Журналистка растерялась. Она открыла рот, но заготовленные обличительные фразы показались ей теперь ненужными и даже глупыми.
– Вас пугают непоправимые ошибки правосудия, вы готовы с ними бороться, и это похвально. Но есть и другие ошибки – ошибки милосердия, но с ними вы почему–то воевать не желаете. На сегодняшний день у закона есть возможность совершить обе, но исправить можно только первые. По–моему, это не совсем справедливо. Знаете, Анна, почитайте на досуге статистику преступлений, совершенных рецидивистами. Поверьте мне, она того стоит.
Правозащитная девушка пробормотала несколько слов и села, ее лицо, и так не слишком привлекательное, пошло красными пятнами. Сосед слева наклонился к ней, что–то спросил. Она отмахнулась.
– Следующий. Вот вы, – ведущий указал на толстого, вальяжного мужчину с седеющими висками.
– Журнал «Власть». Вопрос к вам, отец Адриан: вы разделяете позицию господина Чернышова, своего подчиненного? Насчет смертной казни.
Протоиерей помедлил с ответом:
– Нет. Ни лично, ни как руководитель одного из отделов Спецгоскомитета. Господь дает человеку жизнь, и забрать ее может только Он. Но я понимаю и уважаю мнение Артема Ильича – в отличие от меня он каждый день имеет дело с людьми, преступившими законы. Как людские, так и… высшие. Долг любого православного человека – постараться вернуть их к Свету, увести с ложного пути. К сожалению, далеко не все люди готовы открыть свою душу перед господом. Некоторые прячут внутри скверну, некоторые намеренно уничтожают в себе семена божественной благодати. Земной суд может покарать их или проявить снисхождение, но не стоит забывать, что есть еще один, Высший суд, и каждому из нас однажды доведется предстать перед ним и нести ответственность за свои поступки.
Нагловатого вида парень в жилетке и сетчатой крупноячеистой майке спросил, не вставая:
– А что же ваш господь, отец… – он сделал чуть заметную паузу, презрительно скривив губы, – …Адриан, не покарает всех преступников?
– Представьтесь, пожалуйста, – сказал ведущий.
– Арнольд Бельминский, интернет–портал «Недоверие».
Протоиерей ответил спокойно.
– Сказано: нечестиво возлагать на господа то, что может быть сделано хорошей юстицией. В нашем мире много зла и несправедливости. Но с основной массой мы в состоянии справиться сами, своими силами. Апостол Лука предупреждал, кто будет сберегать душу свою, тот погубит ее, а кто станет тратить – оживит. Недостойно православного и, – отец Адриан быстро взглянул на Артема, – вообще любого хорошего человека стоять в стороне, наблюдая, как зло владеет чужими душами.
Зима–Весна. Одно за другим
Андрей Сергеевич вышел из лифта на лестничный пролет, привычно вытер ноги о половичок, привычно повесил сумку на дверную ручку. Расстегнул ворот пальто. Фу–у, запарился.

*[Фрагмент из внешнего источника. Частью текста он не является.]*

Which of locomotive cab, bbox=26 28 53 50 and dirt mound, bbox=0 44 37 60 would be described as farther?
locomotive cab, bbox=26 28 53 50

Привычно нажал кнопку звонка, раз, другой. И стал терпеливо ждать, когда откроют: если Танечка на кухне – то не сразу, ей ведь надо притушить плиту, вытереть, а может, и вымыть руки…
И вспомнил, что ждет зря. Таня у мамы, второй месяц уже, заезжает раз в неделю с одним и тем же вопросом: ну как? А что отвечать? Ничего нового, а в их положении и это плюс. Нет новостей – нет изменений, всё по–старому.
Только вот Таня устала ждать. Каждый день и каждую ночь мучиться неизвестностью, плакать, запершись в ванной, глотать таблетки. Утром, выбрасывая мусор, Андрей Сергеевич всегда находил в ведре одну–две цветастые коробочки антидепрессантов. Пустые. Он и сам устал, к тому же и знал куда побольше жены, но пока еще справлялся. Мужчина должен отдуваться за всех.
Он вздохнул, достал из кармана ключи. Дверь немного поупиралась разболтанным замком, как будто не хотела пускать, и отворилась. Из квартиры пахнуло спертым, каким–то нежилым запахом, так что Андрей Сергеевич в первую секунду даже отшатнулся.
Раздеваясь в узкой и темной, как подземный ход, прихожей, он подумал, что еще весной всё было совсем по–другому. Таня и Нюшка радостно встречали его, когда он приходил с работы. Но даже если и не встречали – настроение ни к черту или просто дулись из–за чего–то – всё равно Андрей Сергеевич чувствовал, что его ждут.
А теперь… Даже вспоминать не хочется.
Сначала они с женой подумали: да, ерунда, детское увлечение. Директор театрального училища, вальяжный и седой, и юная студентка, – сюжет для тупого сериала, в жизни такого не бывает! Да он в три раза ее старше!
Но опекаемая с детства, привыкшая, что именно она всегда находится в центре внимания, дочь никак не могла поверить до конца, что ее не замечают. Списывала всё на собственную внешность – отсидела три диеты, одна другой жестче, потом занялась шейпингом, бог знает чем еще, торчала в училище чуть ли не до закрытия, соглашалась дежурить, мыть, убирать, в общем, на всё, лишь бы поближе к директорскому кабинету.
Характером Нюша пошла в отца. Раньше Андрей Сергеевич думал, что к счастью, а теперь что? Упорство – это хорошо, но ведь у всех свой предел. Ему самому еще не приходилось сталкиваться с крайней чертой, неизвестно чем бы закончилось.
А дочь наткнулась на нее с разбегу, в самый разгар бесплодных попыток обратить на себя внимание. Что–то там было в случайно подслушанном телефонном разговоре, про «надоедливую толстушку, бездарную, как и все остальные».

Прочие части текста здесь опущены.